- _Description of the task_
Reproduce every one of the records below word for word, omitting the pictures.

(Image-based spatial reasoning data)
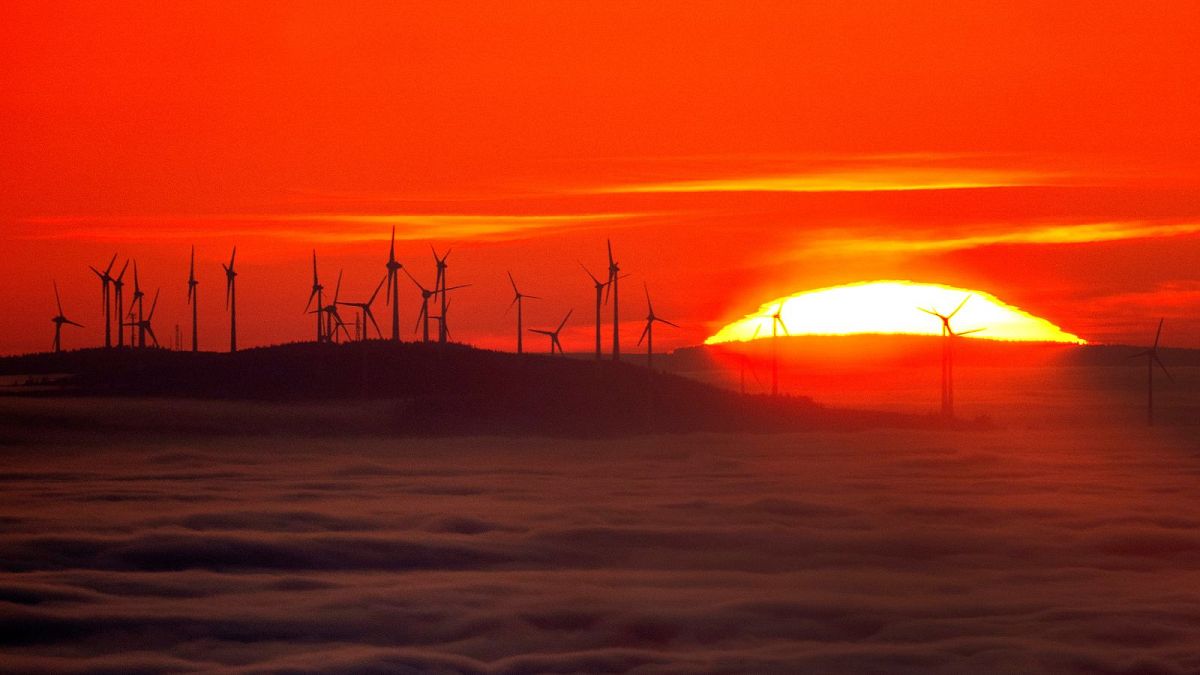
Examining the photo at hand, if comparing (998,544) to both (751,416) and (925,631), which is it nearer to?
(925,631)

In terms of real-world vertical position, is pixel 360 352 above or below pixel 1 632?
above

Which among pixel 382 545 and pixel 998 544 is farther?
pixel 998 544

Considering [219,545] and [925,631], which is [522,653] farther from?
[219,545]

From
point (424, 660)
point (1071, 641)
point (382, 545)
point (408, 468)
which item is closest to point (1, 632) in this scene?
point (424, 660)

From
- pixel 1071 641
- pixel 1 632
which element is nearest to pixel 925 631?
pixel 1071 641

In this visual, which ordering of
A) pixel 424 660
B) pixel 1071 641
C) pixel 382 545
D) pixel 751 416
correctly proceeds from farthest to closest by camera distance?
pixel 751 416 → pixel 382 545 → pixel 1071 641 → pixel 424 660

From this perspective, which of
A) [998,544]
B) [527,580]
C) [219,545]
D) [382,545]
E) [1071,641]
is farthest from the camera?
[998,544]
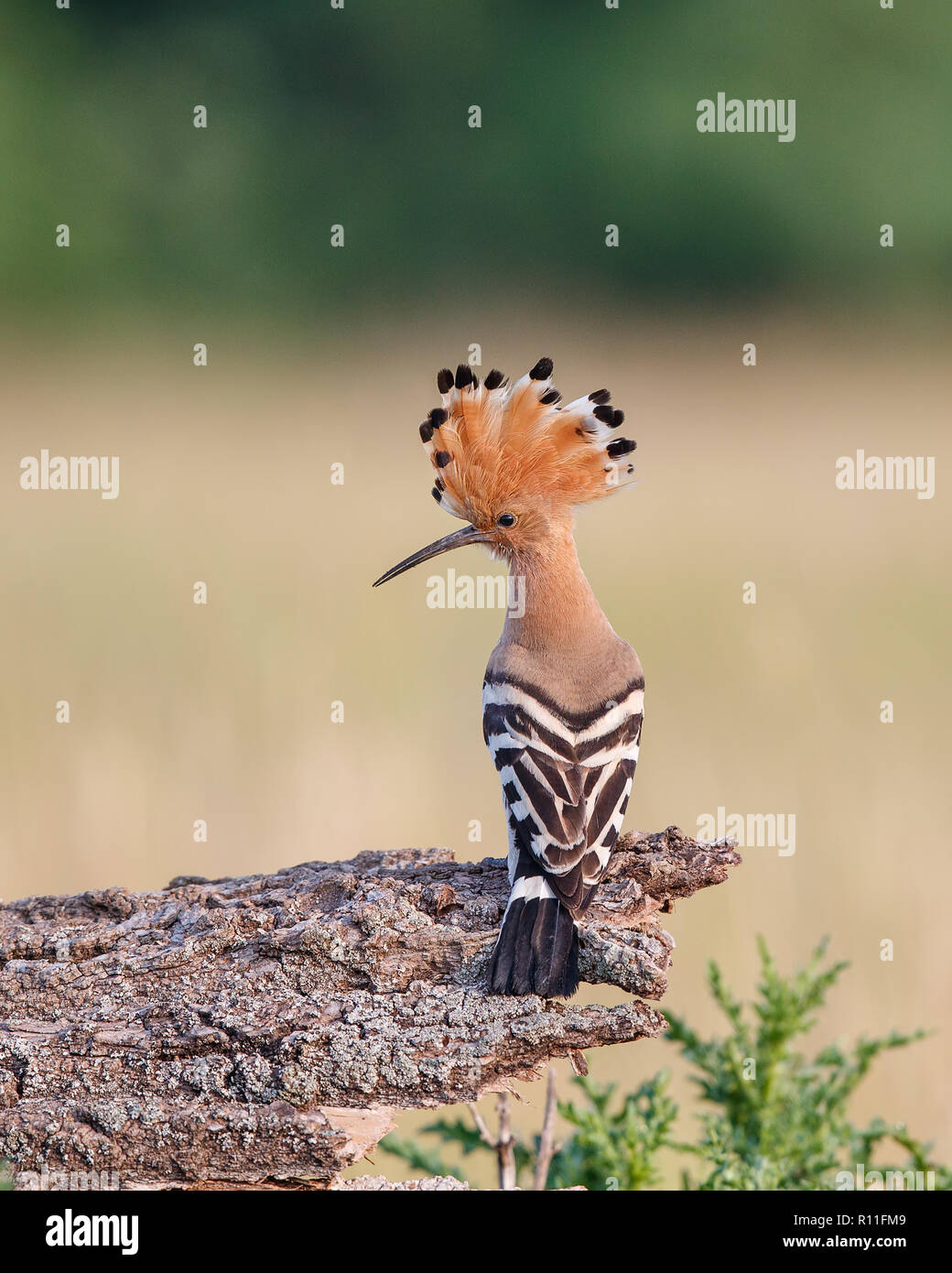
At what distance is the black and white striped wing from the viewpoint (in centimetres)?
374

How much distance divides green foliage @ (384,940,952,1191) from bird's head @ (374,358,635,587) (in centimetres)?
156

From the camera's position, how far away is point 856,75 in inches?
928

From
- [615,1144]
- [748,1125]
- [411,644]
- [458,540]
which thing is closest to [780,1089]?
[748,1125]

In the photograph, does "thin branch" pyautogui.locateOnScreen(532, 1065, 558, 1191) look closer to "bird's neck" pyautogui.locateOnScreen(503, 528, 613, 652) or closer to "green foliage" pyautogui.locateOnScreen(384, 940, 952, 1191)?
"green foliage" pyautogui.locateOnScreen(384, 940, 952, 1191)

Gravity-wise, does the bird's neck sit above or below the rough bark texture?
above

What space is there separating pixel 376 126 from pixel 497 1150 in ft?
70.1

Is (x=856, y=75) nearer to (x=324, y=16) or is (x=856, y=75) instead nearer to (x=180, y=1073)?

- _Answer to this problem_
Examining the photo at hand, if comparing (998,544) to both (751,416) and (925,631), which is it nearer to?
(925,631)

In terms of real-world vertical position, is pixel 360 352 above or below pixel 1 632?
above

Which among pixel 382 545 and pixel 998 544 is farther?
pixel 998 544

Considering [219,545] and [925,631], which is [522,653] farther from?
[219,545]

From
point (424, 660)
point (1071, 641)
point (382, 545)
point (408, 468)
which item is closest to point (1, 632) in this scene?
point (424, 660)

From
- pixel 1071 641
- pixel 1 632
which element is nearest to pixel 925 631?
pixel 1071 641

In this visual, which ordering of
A) pixel 424 660
B) pixel 1071 641
C) pixel 382 545
D) pixel 751 416
correctly proceeds from farthest to closest by camera distance?
pixel 751 416 → pixel 382 545 → pixel 1071 641 → pixel 424 660

From this perspective, which of
A) [998,544]
B) [527,580]
C) [219,545]
D) [382,545]
E) [1071,641]
is farthest from the camera?
[998,544]
At what distance is the black and white striped wing from the viewpoint (in centimetres)?
374

How much distance divides green foliage @ (384,940,952,1191) from bird's head @ (374,358,635,587) (in centimetres)?
156

From the camera's position, how far away is point 856,75 in inches?
928

From
- [615,1144]
- [748,1125]
- [411,644]
- [458,540]
which thing is closest to [780,1089]?
[748,1125]

In the photograph, does "thin branch" pyautogui.locateOnScreen(532, 1065, 558, 1191) look closer to "bird's neck" pyautogui.locateOnScreen(503, 528, 613, 652) or closer to "green foliage" pyautogui.locateOnScreen(384, 940, 952, 1191)?
"green foliage" pyautogui.locateOnScreen(384, 940, 952, 1191)

Gravity-wise, does the bird's neck sit above or below the rough bark texture?
above

What space is there separating pixel 376 126 from pixel 497 1150 in ft?
70.1

Is (x=856, y=75) nearer to (x=324, y=16) or is (x=856, y=75) instead nearer to (x=180, y=1073)?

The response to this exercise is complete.